Avec ses grands yeux d'enfants, il comprenait parfaitement ce qu'il se passait. Cela faisait la cinquième fois que ses parents avaient fait venir un Examinateur. Mais il n'y avait rien à faire. Il était incapable d'utiliser la magie... Dérime s'était souvent demandé pourquoi. Il avait longuement observé les paumes de ses mains, les avaient scrutées pour y trouver une anomalie. Il avait fait de même avec celles de son frère, il les avait tordues dans tous les sens pour enfin comprendre, ne s'arrêtant que lorsque Loki pleurait de douleur. Ses parents l'avaient souvent grondé à cause de ça. Mais ces imbéciles ne comprenaient rien.

Du haut de sa dizaine d'années, aîné de la fratrie Sylow, héritier légitime du trône, Dérime savait parfaitement dans quelle honte il plongeait sa famille. Jamais ses parents ne l'avaient emmenés lorsqu'ils se rendaient chez les autres rois de Daress, alors qu'ils prenaient toujours Loki avec eux. Très peu étaient ceux qui savaient qu'il existait. Dérime n'était jamais sorti du palais. Ce n'était pourtant pas faute d'avoir essayé. Il avait même tenté de passer par les passages souterrains du château, mais à chaque sortie, il y avait toujours un Sentinelle pour l'empêcher de passer... Il avait beau pleurer, hurler, personne ne semblait vouloir entendre ce qu'il avait à dire. Après tout, il n'était qu'un enfant... Même à présent, alors qu'il était campé dans ce couloir où quelques hommes travaillaient, le regard fixe, les lèvres et les poings serrés, personne ne faisait attention à lui.

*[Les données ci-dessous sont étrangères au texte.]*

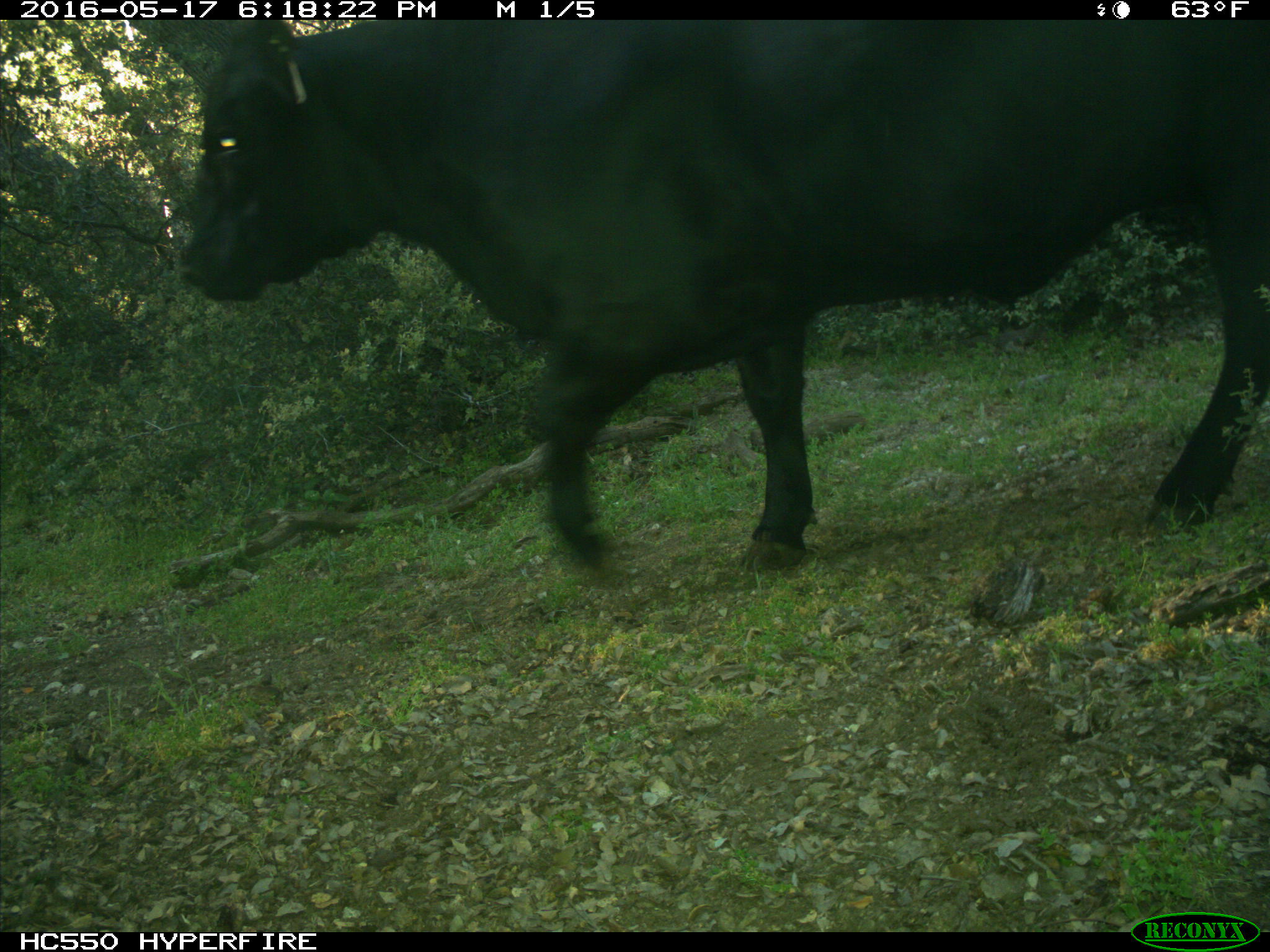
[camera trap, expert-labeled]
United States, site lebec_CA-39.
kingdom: Animalia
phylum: Chordata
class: Mammalia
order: Artiodactyla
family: Bovidae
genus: Bos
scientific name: Bos taurus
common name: domestic cow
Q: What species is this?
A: Bos taurus (domestic cow).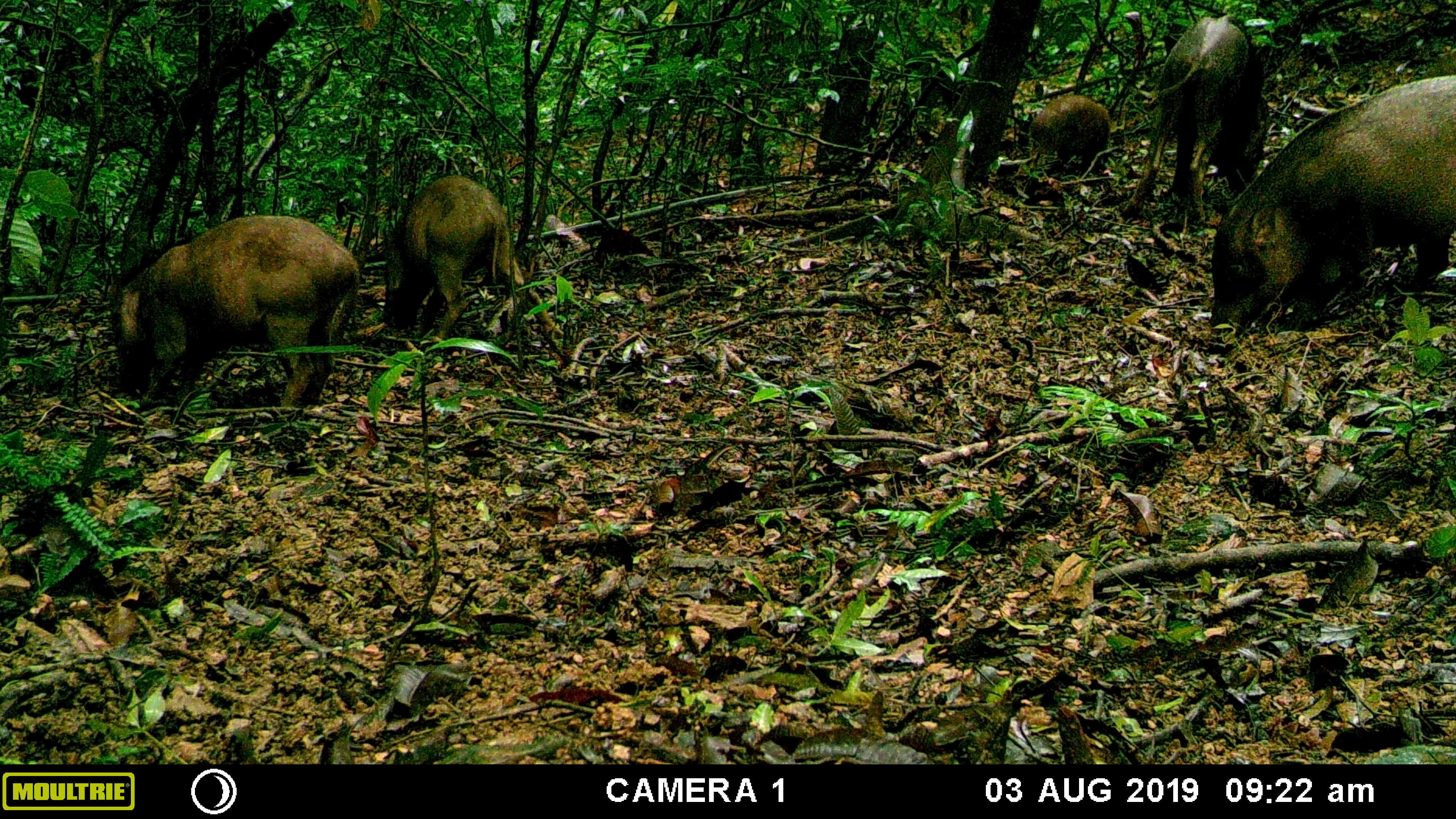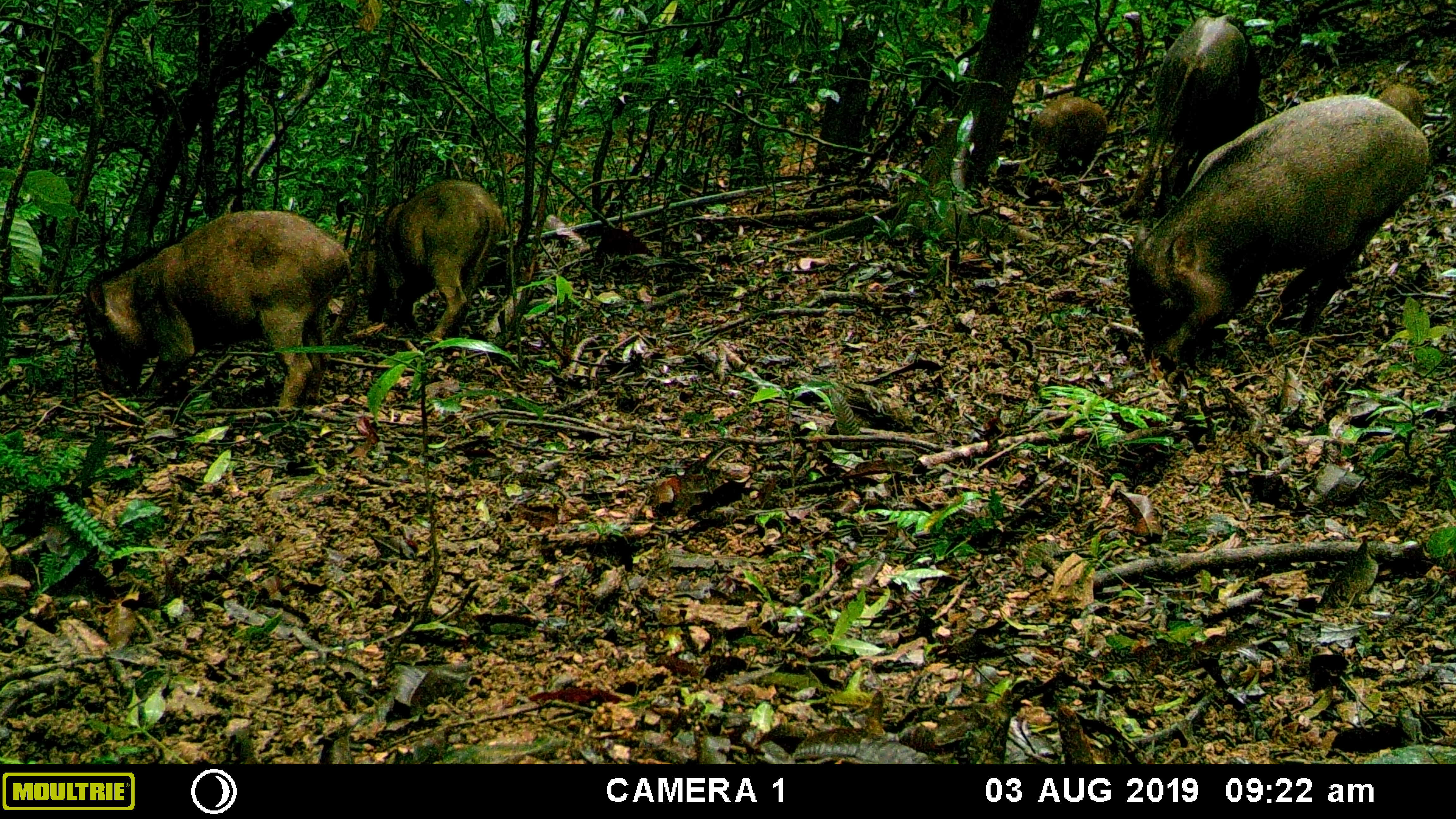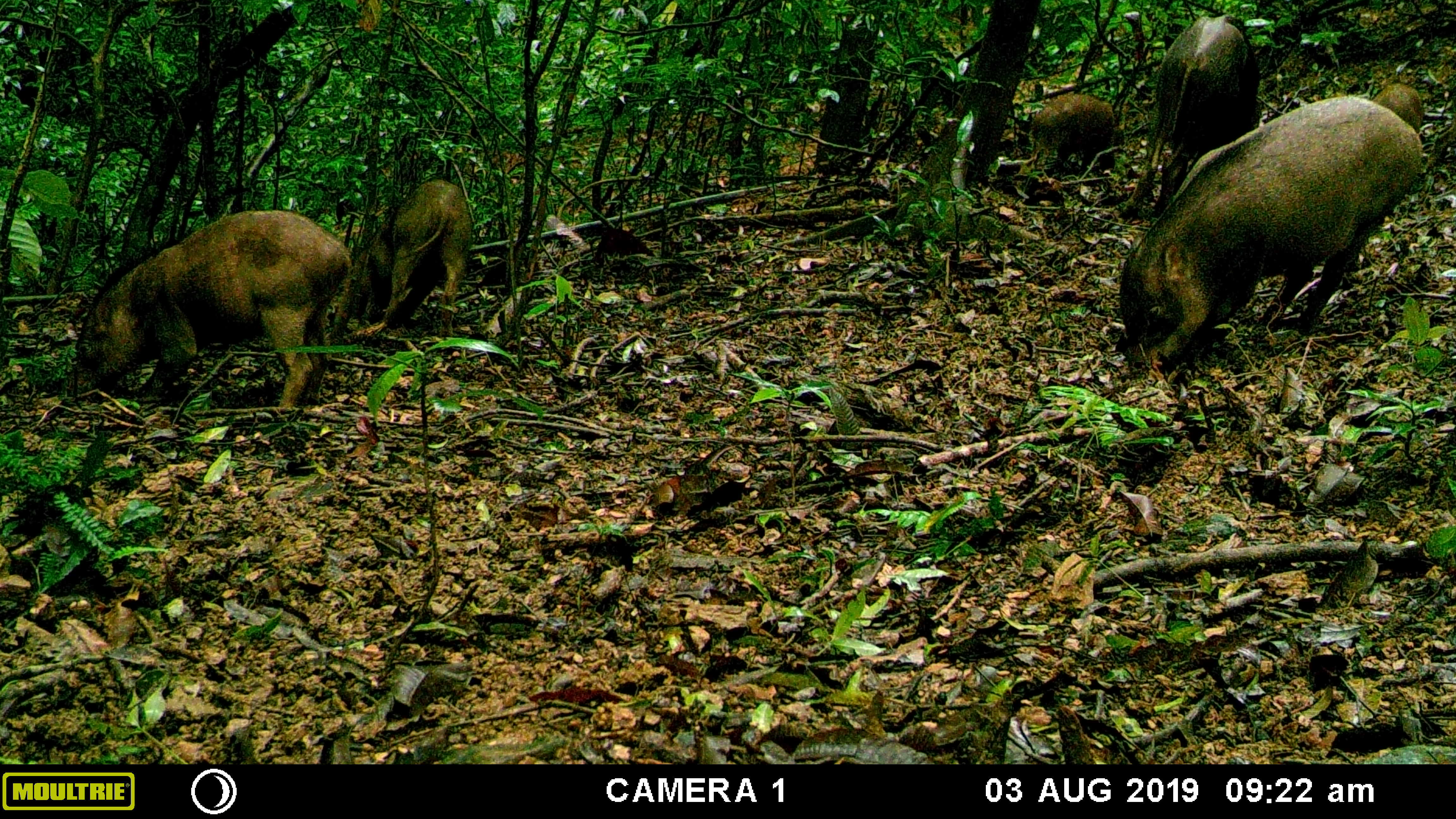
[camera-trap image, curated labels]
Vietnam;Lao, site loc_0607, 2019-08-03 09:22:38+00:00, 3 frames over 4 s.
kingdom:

Après ce dernier Examen, le dernier espoir de ses parents pour savoir si leur fils était doué de magie et qui s'était soldé par un échec, on avait décidé qu'il n'existait plus... Le couloir aux portraits... C'était le lieu clé du palais du Nord. Sur les deux murs de cette galerie, étaient exposés les tableaux toutes familles royales aux fils des siècles. Et, lorsqu'il n'y avait plus de place, on retirait les plus vieux pour les entreposer dans des lieux protégés. C'était pour garder la mémoire, disait-on. Cependant, le portrait de Dérime était loin d'être assez vieux pour que l'on décide de s'en débarrasser. De plus, il n'allait sûrement pas être rangé avec ceux de ses ancêtre, cela aurait été beaucoup trop élogieux. Non, ses parents avaient simplement décidé qu'il n'était jamais né. Ils effaçaient toutes les preuves de son existence.

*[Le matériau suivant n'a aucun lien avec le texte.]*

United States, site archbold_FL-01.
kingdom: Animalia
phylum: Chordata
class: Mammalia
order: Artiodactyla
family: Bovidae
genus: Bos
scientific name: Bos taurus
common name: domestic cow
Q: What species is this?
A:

Pour cela, ils avaient déjà ordonné à tous ceux qui avaient déjà vu Dérime de l'effacer de leur mémoire, de ne jamais en parler. Et, vu les visages de ceux qui étaient sortis du bureau de son père, Dérime avait très vite deviné qu'ils avaient été menacés pour obéir. Après cela, il avait remarqué qu'on lui avait préparé une chambre, bien à l'intérieur du palais, là où personne n'allait jamais. Là où personne ne penserait que quelqu'un y habitait... Ce n'était pas les sous-sols mais cela faisait le même effet. C'était trop froid. Il y serait trop seul.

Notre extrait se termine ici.